Inhibitory effect of SFPs and its sulfated polysaccharides on the proliferation of HepG-2 cells.

4. Discussion

From the infrared spectra, it can be seen that the scanning result of sulfated polysaccharide suggests that the O—H stretching vibration of sulfated polysaccharides prepared at about 3400 cm⁻¹ leans toward higher wave number, and that the S O stretching vibration at about 1240 cm⁻¹ OSO³⁻ absorption is added (Zaheer et al., 2017). These are the characteristics absorption peak of sulfuric acid ester, suggesting that the replacement of sulfuric acid ester is a success.

TG test results showed that the mass of sulfated polysaccharide decreases rapidly at about 230 °C while that of SFPs decreases rapidly at about 215 °C, suggesting that the structure of modified polysaccharides is more stable than that of the original sulfated polysaccharide and the modification of polysaccharides can be done by using different substituents.

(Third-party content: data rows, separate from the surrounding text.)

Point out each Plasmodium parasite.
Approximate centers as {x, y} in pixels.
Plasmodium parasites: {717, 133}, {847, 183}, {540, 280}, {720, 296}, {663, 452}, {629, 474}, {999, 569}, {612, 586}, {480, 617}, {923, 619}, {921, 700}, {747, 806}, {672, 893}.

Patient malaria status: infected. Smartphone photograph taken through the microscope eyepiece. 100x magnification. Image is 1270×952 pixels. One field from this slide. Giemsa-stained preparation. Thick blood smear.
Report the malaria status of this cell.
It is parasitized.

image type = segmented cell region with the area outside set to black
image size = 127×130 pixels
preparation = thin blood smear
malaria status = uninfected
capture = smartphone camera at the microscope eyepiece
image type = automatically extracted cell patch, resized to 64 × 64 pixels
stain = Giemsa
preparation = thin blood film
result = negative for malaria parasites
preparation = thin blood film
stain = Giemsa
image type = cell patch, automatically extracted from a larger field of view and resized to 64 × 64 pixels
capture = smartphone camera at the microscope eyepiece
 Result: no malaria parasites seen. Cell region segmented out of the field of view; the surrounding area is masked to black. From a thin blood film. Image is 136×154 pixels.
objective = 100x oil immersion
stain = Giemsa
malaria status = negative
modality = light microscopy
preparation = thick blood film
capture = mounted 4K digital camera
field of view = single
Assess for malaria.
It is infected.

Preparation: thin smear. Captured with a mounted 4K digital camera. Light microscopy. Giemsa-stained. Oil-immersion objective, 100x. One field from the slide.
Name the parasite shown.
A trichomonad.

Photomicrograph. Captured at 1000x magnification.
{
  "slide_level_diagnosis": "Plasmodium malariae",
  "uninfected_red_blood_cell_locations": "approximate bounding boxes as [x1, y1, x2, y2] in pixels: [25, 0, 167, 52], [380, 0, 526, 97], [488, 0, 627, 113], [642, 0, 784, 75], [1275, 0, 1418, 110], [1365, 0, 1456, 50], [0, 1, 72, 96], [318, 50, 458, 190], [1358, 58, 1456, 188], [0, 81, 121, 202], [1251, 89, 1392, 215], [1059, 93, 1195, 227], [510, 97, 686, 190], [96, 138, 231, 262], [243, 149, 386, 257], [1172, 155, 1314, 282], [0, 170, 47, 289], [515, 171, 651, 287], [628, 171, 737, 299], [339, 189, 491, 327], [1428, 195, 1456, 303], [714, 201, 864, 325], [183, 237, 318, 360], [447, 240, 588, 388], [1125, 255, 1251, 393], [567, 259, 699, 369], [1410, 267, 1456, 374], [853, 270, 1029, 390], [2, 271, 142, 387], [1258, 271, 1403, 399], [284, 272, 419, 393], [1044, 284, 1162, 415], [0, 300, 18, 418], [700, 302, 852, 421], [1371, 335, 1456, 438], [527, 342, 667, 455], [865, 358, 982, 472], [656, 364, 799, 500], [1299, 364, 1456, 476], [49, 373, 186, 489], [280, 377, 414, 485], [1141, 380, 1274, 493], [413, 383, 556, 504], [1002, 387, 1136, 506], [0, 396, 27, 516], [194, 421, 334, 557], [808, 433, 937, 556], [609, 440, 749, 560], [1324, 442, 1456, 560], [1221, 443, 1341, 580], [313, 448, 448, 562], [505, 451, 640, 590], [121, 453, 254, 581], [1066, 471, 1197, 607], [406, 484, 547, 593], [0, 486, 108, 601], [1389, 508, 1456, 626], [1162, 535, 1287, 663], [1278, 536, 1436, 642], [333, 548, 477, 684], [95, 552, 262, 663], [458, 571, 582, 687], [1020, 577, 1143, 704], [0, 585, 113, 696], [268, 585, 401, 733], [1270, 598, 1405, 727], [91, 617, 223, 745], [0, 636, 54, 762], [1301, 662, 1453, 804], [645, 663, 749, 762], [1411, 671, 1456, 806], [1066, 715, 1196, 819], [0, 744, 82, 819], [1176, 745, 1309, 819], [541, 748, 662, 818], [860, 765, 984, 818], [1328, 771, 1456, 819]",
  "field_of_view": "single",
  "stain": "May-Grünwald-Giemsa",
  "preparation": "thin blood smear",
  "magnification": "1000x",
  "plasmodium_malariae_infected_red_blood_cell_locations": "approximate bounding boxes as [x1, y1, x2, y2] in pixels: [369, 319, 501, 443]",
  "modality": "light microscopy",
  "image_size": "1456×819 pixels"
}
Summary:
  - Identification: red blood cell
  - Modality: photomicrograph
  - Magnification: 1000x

In this experiment, we use the MTT method to test of inhibition effects of sargassum fusiforme polysaccharide and sulfatied sargassum fusiforme polysaccharide on the proliferation of hepatoma HepG-2 cells (Muhammad et al., 2017). The experimental results show that SFPs has no obvious inhibitory effect on the proliferation of the HepG-2 cells, and so does the modified sargassum polysaccharide, but the effects of the modified polysaccharide has significantly improved than SFPs.

5. Conclusions

Polysaccharide is a kind of polymer material which is very common in our life. The cheap polysaccharide has many biological effects on human bodies. It is small and has many other advantages. It is widely used in various fields related with medicine (Kelly et al., 2014, Yang et al., 2014). The modification of the tumor cells showed effective inhibition and killing effects, and polysaccharide was regarded as the next generation of anti-tumor drugs (Yan et al., 2014). In this experiment, with MTT, we tested the effects of SFPs, sulfated polysaccharides in cultured hepatoma HepG-2 cell proliferation inhibition. The results showed that SFPs showed no obvious inhibitory effect on the growth and that the inhibitory effect of sulfated polysaccharides was not very evident, either but was better than that of SFPs. After being sulfated, polysaccharides has had some changes. The addition and variation of the substituents and the enhanced stability in the structure all improve the pharmacological effects of polysaccharides. However, through the experiment, the basic structure of high sulfated polysaccharide has hardly changed. This is the reason why the anti-tumor effect of modified polysaccharide has improved but not much. In the future, we will conduct further research on other chemical, physical and biological modification of SFPs.